Banks and financial institutions are finding ways to compensate for low interest rates and flat markets. Both of these dynamics are not ideal for banks, as low rates and low volatility limit revenues. Banks have made up for these trends by charging higher fees, therefore enabling them to beat expectations. Fifty two out of sixty four banks that have reported earnings so far have released rising fee income. Fee income is up 6% from the first quarter and up 10% from the previous year. US banks are benefitting from upheaval and uncertainty at Deutsche Bank and Barclays.
The currencies of most emerging market countries reliant on commodity exports have been suffering this year, in particular the Australian dollar (“aussie”) and the Canadian dollar (“loonie”). The Australian dollar reached a six year low against the dollar to $0.73 (USD per AUD). Weak Chinese economic data send gold, copper, and oil prices falling. The euro is down too against the dollar to $1.0925 as German manufacturing data missed expectations. The dollar index is up 0.5% today but still down 0.7% on the week.

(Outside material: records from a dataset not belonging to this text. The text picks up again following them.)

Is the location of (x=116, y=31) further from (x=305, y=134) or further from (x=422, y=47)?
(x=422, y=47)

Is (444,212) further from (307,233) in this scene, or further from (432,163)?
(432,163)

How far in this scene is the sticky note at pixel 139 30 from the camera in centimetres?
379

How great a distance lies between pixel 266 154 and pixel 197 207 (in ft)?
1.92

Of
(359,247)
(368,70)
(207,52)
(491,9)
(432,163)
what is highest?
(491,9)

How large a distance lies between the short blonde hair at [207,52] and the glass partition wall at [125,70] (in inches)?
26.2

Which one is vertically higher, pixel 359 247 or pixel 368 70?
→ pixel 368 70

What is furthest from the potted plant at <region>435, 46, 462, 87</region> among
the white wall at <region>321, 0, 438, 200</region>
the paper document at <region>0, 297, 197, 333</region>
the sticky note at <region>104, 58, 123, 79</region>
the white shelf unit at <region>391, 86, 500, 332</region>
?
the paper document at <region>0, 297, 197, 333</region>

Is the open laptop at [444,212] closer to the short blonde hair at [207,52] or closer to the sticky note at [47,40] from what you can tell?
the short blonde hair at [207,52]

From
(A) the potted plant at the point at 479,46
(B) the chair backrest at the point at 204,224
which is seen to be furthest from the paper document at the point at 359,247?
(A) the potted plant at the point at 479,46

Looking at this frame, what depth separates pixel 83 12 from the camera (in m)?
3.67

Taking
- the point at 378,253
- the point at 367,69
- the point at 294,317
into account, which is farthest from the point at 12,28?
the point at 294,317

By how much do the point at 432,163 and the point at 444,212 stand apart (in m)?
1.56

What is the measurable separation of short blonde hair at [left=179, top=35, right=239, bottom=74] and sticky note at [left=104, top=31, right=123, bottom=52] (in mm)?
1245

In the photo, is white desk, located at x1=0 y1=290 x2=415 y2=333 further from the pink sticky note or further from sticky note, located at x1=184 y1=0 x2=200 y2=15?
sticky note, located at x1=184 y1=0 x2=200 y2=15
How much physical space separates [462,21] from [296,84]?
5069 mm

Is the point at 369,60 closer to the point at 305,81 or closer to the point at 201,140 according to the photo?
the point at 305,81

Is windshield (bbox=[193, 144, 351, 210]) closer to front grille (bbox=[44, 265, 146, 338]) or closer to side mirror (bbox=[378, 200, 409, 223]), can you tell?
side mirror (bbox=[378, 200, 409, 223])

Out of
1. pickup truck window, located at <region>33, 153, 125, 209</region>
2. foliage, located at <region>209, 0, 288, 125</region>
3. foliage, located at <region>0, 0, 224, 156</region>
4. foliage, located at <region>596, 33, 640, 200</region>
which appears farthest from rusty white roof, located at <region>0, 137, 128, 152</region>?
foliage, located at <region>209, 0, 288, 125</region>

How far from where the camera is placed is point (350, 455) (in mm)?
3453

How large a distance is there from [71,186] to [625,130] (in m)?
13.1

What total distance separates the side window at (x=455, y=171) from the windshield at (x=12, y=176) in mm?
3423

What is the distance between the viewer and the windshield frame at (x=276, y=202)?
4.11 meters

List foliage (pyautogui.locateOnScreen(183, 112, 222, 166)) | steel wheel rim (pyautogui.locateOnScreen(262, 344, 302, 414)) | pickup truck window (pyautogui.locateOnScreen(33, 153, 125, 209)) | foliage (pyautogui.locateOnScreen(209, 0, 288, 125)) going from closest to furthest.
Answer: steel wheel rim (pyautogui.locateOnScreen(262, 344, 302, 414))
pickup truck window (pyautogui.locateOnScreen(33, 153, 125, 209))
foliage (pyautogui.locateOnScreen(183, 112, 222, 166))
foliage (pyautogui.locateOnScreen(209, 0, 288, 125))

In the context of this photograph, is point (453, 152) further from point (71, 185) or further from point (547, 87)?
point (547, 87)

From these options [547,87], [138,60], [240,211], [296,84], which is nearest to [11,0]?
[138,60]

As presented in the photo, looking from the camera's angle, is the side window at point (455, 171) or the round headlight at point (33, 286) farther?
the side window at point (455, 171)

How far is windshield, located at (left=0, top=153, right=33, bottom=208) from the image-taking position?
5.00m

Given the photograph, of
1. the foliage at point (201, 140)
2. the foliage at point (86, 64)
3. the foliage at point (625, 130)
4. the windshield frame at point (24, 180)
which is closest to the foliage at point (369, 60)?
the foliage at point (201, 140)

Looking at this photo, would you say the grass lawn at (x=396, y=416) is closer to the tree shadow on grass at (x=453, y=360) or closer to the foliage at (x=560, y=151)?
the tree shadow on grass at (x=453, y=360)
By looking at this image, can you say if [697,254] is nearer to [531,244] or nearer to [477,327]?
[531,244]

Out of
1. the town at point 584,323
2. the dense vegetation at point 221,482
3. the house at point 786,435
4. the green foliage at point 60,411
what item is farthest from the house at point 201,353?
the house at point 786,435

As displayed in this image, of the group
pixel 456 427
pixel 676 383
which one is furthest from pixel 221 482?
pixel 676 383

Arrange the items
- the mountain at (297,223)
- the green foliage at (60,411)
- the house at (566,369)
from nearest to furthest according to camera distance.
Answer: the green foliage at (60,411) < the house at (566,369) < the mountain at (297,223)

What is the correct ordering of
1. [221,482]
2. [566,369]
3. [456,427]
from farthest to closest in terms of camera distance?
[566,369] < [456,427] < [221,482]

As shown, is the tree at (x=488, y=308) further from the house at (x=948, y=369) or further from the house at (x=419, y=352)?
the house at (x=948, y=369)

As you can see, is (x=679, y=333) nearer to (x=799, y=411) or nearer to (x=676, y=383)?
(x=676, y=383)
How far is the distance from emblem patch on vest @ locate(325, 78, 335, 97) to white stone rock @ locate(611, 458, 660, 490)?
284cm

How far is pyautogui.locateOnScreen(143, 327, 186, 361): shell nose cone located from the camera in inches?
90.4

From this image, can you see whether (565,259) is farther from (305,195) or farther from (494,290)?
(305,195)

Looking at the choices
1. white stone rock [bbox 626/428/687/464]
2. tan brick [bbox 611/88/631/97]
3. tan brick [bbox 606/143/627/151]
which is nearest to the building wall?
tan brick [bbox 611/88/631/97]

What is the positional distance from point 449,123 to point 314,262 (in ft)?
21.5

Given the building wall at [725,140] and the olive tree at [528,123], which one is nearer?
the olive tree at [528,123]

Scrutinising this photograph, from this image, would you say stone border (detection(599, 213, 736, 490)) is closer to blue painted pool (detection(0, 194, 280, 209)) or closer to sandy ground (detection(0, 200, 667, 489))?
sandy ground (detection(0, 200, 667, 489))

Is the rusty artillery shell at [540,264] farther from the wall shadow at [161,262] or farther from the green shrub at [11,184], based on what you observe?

Bondholders will be left exposed if the global recovery gains momentum. If growth and inflation pick up around the world, then investors who purchased bonds at record low yields will be negatively impacted once yields increase. Currently, bond markets are priced assuming global growth will be slow. There is little pressure on inflation, and markets assume that interest rates around the world will be kept low by central banks. As a result of these dynamics, bond yields are at notable lows all around the world. This is a function of what is being called secular stagnation, or slow global growth. Yields are expected to rise very slowly in the UK and the US, where the 2 year yield is currently 0.7%. With interest rates so low, the price of money is cheap. This affects the price of all assets, which is reflected in high stock valuations (expensive multiples), expensive bonds (low yields) and high house prices. The beneficiaries of secular stagnation are currently expensive for investors.